- **SOURCE MATERIAL**
•••••
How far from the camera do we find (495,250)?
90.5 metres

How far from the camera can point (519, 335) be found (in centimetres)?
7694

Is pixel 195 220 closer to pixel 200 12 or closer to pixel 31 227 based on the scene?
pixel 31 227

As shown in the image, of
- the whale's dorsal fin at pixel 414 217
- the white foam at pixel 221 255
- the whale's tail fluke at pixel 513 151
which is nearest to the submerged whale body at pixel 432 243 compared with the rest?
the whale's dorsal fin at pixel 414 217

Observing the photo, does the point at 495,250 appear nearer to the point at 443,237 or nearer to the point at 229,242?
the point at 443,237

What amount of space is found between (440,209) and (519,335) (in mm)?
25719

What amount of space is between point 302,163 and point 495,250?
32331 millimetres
•••••
Repeat the whole listing exactly, keeping every line intact.

- **RESULT**
How far from the camera do we find (495,250)?
90.5 metres

How far from the camera can point (519, 335) be found (in centimetres)?
7694

Is pixel 195 220 closer to pixel 200 12 or closer to pixel 31 227 based on the scene?
pixel 31 227

As shown in the image, of
- the whale's dorsal fin at pixel 414 217
- the white foam at pixel 221 255
- the whale's tail fluke at pixel 513 151
which is nearest to the submerged whale body at pixel 432 243 compared with the rest?
the whale's dorsal fin at pixel 414 217

Observing the photo, does the point at 495,250 appear nearer to the point at 443,237 or nearer to the point at 229,242?
the point at 443,237

What amount of space is found between (440,209) and (519,335) (in mm)?
25719

What amount of space is between point 302,163 and point 495,250?
32331 millimetres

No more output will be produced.